◆ **Extrait du document**:
┌──

Le ton y est donné d'entrée de jeu: «
Après nous le Déluge ». Voilà,
en bref, à quoi se réduirait la logique du productivisme,
dont le capitalisme planétaire est désormais l'unique porte-fanion.
Une logique de l'immédiat, dont l'incarnation est le marché
où l'on rafle sa mise dans l'instant, sans mémoire du passé
ni considération pour l'avenir. Et, dans une économie de
casino, on spécule évidemment sur tout, quitte à jouer
les apprentis sorciers... Pillage et gaspillage pour certains, mal-vie
ou survie pour d'autres, voilà le nouvel ordre « naturel
» que fait régner l'argent, non seulement roi, mais
fou.
Et les auteurs d'ajouter que parce que l'économie se doit d'être
écologique, l'État a un rôle évident à
jouer... Ce Manière de voir a évidemment fait les
délices des commentateurs des télévisions et radios
publiques, de même que de tous les activistes ayant déclaré
la guerre à la mondialisation du néolibéralisme sauvage.
Reste toutefois le contenu de ce qui se veut un implacable réquisitoire
contre l'ordre marchand.

└──

◆ **Consignes**:
1) Recopiez le passage de l'extrait qui commence aux mots « Une logique de » et s'arrête après « du néolibéralisme sauvage. ».
2) Pour chaque affirmation, dites par oui ou par non si elle s'accorde avec l'extrait et citez les mots qui tranchent : (a) le capitalisme planétaire est désormais le seul porte-fanion du productivisme ; (b) le marché se soucie de l'avenir ; (c) selon les auteurs, l'État n'a aucun rôle à jouer.
Les données ne sont pas nécessaires.

◆ **Données**:
┌──

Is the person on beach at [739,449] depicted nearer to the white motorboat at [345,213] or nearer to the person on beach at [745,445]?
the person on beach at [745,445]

└──

◆ **Corrigés**:
1)
Une logique de l'immédiat, dont l'incarnation est le marché
où l'on rafle sa mise dans l'instant, sans mémoire du passé
ni considération pour l'avenir. Et, dans une économie de
casino, on spécule évidemment sur tout, quitte à jouer
les apprentis sorciers... Pillage et gaspillage pour certains, mal-vie
ou survie pour d'autres, voilà le nouvel ordre « naturel
» que fait régner l'argent, non seulement roi, mais
fou.
Et les auteurs d'ajouter que parce que l'économie se doit d'être
écologique, l'État a un rôle évident à
jouer... Ce Manière de voir a évidemment fait les
délices des commentateurs des télévisions et radios
publiques, de même que de tous les activistes ayant déclaré
la guerre à la mondialisation du néolibéralisme sauvage.

2)
(a) Oui : « dont le capitalisme planétaire est désormais l'unique porte-fanion ».
(b) Non : « sans mémoire du passé ni considération pour l'avenir ».
(c) Non : « l'État a un rôle évident à jouer ».